++++ Dataset content

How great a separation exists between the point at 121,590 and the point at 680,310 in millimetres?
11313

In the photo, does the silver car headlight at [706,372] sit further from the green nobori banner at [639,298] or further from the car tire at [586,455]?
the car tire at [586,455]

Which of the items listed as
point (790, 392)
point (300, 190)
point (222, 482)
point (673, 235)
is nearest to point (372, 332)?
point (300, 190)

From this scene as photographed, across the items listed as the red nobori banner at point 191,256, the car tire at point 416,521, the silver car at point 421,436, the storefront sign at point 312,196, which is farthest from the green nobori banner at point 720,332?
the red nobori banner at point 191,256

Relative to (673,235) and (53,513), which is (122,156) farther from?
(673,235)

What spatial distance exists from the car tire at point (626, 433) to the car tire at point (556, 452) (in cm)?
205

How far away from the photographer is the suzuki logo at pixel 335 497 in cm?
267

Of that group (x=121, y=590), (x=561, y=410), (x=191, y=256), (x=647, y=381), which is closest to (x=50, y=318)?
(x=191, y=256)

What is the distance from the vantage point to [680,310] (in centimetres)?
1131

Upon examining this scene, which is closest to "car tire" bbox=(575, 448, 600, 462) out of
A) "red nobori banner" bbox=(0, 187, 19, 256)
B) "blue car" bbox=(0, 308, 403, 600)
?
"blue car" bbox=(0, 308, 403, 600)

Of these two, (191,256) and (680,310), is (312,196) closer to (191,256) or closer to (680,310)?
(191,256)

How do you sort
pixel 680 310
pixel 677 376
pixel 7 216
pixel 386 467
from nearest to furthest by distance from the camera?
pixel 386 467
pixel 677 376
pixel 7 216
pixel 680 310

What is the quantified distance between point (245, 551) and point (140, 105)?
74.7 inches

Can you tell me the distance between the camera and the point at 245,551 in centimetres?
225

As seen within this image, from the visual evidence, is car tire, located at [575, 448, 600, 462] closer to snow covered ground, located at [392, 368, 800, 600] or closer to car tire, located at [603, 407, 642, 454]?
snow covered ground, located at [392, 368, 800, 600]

++++++++

What the exercise asks — Quote, word for word, the lines that begin with the one containing "What is the distance" and continue through the last line above.

Full response —
What is the distance from the vantage point to [680,310] (in centimetres)?
1131

Upon examining this scene, which is closest to "car tire" bbox=(575, 448, 600, 462) out of
A) "red nobori banner" bbox=(0, 187, 19, 256)
B) "blue car" bbox=(0, 308, 403, 600)
?
"blue car" bbox=(0, 308, 403, 600)

Of these two, (191,256) and (680,310), is (312,196) closer to (191,256) or closer to (680,310)?
(191,256)

How do you sort
pixel 680 310
pixel 677 376
pixel 7 216
pixel 386 467
from nearest to furthest by distance from the camera?
pixel 386 467
pixel 677 376
pixel 7 216
pixel 680 310

What is the quantified distance between point (245, 551) and point (140, 105)?
74.7 inches

Can you tell me the distance between the camera and the point at 245,551 in centimetres?
225

As seen within this image, from the visual evidence, is car tire, located at [575, 448, 600, 462] closer to snow covered ground, located at [392, 368, 800, 600] or closer to car tire, located at [603, 407, 642, 454]?
snow covered ground, located at [392, 368, 800, 600]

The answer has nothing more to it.